Millions hit by Chancellor Kwasi Kwarteng's £46bn stealth tax


Nine million low and middle-income earners to be hit by £46bn ‘stealth tax’ after Chancellor fails to reverse four-year freeze on tax bands

  • Kwarteng pressed ahead with tax raid sneaked in by his predecessor Rishi Sunak
  • Extra money raised through freeze will dwarf cuts in basic and higher tax rates 
  • Amount at which people begin paying tax was frozen at 2021/22 level of £12,570

Tax freeze: Chancellor Kwasi Kwarteng

Tax freeze: Chancellor Kwasi Kwarteng

Nine million low and middle-income earners will be hit by a £46billion ‘stealth tax’ after the Chancellor failed to reverse a draconian four-year freeze on tax bands.

Kwasi Kwarteng portrayed his package as a tax-cutting mini-Budget – but pressed ahead with a bombshell tax raid sneaked in by his predecessor Rishi Sunak. 

The extra money raised through the freeze will dwarf cuts in the basic and higher tax rates. 

In a little-noticed measure in Sunak’s Budget in March last year, the amount at which people begin paying tax was frozen at the 2021/22 level of £12,570. 

Sunak pegged the threshold for the 40 per cent rate at £50,271. Both thresholds will remain the same until the 2025/26 tax year. The move was announced before prices started soaring and was initially estimated to cost taxpayers £8billion. But the true cost has been rocketing due to escalating inflation, which is currently running at nearly 10 per cent. 

Research conducted exclusively for The Mail on Sunday by the Centre for Economics and Business Research (CEBR) predicts that nearly five million lower-paid workers who currently pay no income tax will be dragged into the net over the next four years. Another 3.8million taxpayers will be pulled into the 40 per cent band as wages rise. 

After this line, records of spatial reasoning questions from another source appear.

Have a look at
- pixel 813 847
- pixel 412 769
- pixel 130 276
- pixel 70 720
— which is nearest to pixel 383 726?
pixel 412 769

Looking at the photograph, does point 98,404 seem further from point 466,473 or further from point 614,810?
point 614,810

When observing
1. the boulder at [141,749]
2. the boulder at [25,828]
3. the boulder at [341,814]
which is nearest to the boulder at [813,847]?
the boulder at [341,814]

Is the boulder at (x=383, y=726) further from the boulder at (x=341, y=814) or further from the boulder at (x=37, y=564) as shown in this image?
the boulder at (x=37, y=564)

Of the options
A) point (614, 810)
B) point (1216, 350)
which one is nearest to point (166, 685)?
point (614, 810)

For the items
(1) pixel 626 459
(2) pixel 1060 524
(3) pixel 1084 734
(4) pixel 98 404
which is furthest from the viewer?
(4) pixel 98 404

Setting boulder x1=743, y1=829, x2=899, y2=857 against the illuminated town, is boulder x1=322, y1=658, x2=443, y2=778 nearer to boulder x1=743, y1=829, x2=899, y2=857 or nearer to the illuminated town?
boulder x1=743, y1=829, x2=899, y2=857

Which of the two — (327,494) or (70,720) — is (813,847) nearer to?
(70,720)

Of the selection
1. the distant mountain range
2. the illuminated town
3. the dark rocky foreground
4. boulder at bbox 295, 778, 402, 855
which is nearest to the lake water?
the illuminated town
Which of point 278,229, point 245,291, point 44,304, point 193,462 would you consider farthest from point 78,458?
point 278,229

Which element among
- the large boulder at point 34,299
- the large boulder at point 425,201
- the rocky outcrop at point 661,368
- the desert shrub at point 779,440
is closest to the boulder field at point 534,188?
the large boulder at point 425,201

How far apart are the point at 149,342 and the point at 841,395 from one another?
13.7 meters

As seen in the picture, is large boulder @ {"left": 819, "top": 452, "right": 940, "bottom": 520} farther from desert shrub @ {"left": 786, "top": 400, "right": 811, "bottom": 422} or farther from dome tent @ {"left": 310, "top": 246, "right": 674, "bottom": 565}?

The CEBR reckons the changes will bring in an extra £46billion of revenue. Kwarteng could have ditched the freeze, but chose not to do so. 

It means that the haul from the frozen allowances will offset the Chancellor’s giveaways and has provoked accusations of robbing Peter to pay Paul. ‘The Chancellor is largely bribing us with our own money,’ CEBR deputy chairman Doug McWilliams said. 

The increased tax take from freezing personal allowances and thresholds is known as ‘fiscal drag’. ‘It’s a stealth tax,’ said independent economist Julian Jessop. ‘I don’t like it, I feel uncomfortable about it, and it would be better to index allowances properly.’ 

Tax bands are meant to rise in line with prices to ensure that no one pays more tax simply because of inflation. 

Kwarteng’s tax handouts to households and businesses – which added up to about £45billion – were delivered alongside an energy price cap which will cost £60billion over six months if prices remain high. 

Financial markets were already nervous that tax cuts would weaken the nation’s finances as the spectre of recession looms. Kwarteng’s announcements spooked investors and triggered a sharp sell-off of shares and bonds. In addition, a weak sterling was further hammered. 

Kwarteng dropped the planned hike in National Insurance contributions and cancelled an expected rise in corporation tax. Most controversial of all he abolished the 45 per cent tax rate for those who are paid more than £150,000 a year. The basic rate of income tax will be cut from 20 per cent to 19 per cent from next April. 

Public sector net debt is already high at £2.4trillion, just below the entire annual output of the UK. But the stealth tax receipts will relieve pressure on the Government’s finances – giving Kwarteng some breathing room. 

The stealth tax has largely slipped below the radar and there has been no debate in Parliament about the fact that it will cost taxpayers far more than initially stated. The CEBR estimated the bill at £40billion earlier this year. Its latest forecast is based on the most recent government data. Financial markets believe interest rates will have to stay higher for longer if the Bank of England is to curb inflation. The cost of borrowing is expected to hit 4 per cent by the end of the year and is being predicted to peak at 5.5 per cent next summer. Last week, the Bank of England raised interest rates by 0.5 percentage points to 2.25 per cent – its highest level since 2008. 

Some analysts are speculating that the Bank may be forced to intervene outside of its monthly decision-making cycle in a bid to calm markets, restore confidence and support the pound. 

George Saravelos, global head of foreign exchange research at Deutsche Bank, said: ‘The policy response required to what is going on is clear: a large, inter-meeting rate hike from the Bank of England as soon as this week to regain credibility with the market.’